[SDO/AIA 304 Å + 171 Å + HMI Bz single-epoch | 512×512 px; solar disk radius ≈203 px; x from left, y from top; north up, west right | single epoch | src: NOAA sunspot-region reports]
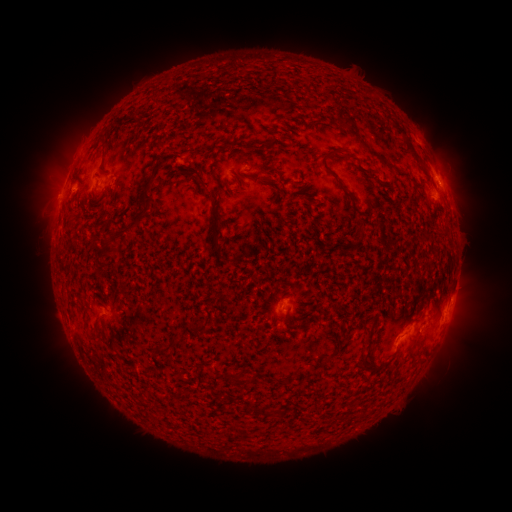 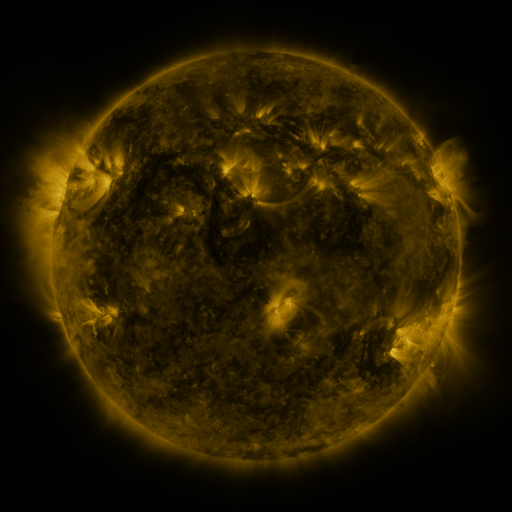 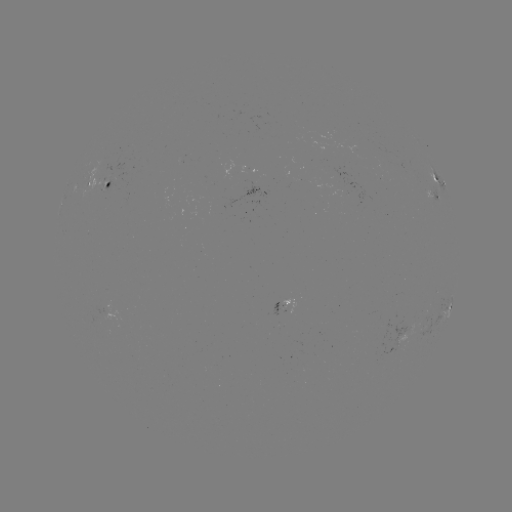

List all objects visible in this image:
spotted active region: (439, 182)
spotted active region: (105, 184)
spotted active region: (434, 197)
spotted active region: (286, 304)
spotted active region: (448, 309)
· · · · ·
▸ **Description of the task**
Could you please return the entries above exactly, minus the pictures?

▸ **Solution**
[SDO/AIA 304 Å + 171 Å + HMI Bz single-epoch | 512×512 px; solar disk radius ≈203 px; x from left, y from top; north up, west right | single epoch | src: NOAA sunspot-region reports]

List all objects visible in this image:
spotted active region: (439, 182)
spotted active region: (105, 184)
spotted active region: (434, 197)
spotted active region: (286, 304)
spotted active region: (448, 309)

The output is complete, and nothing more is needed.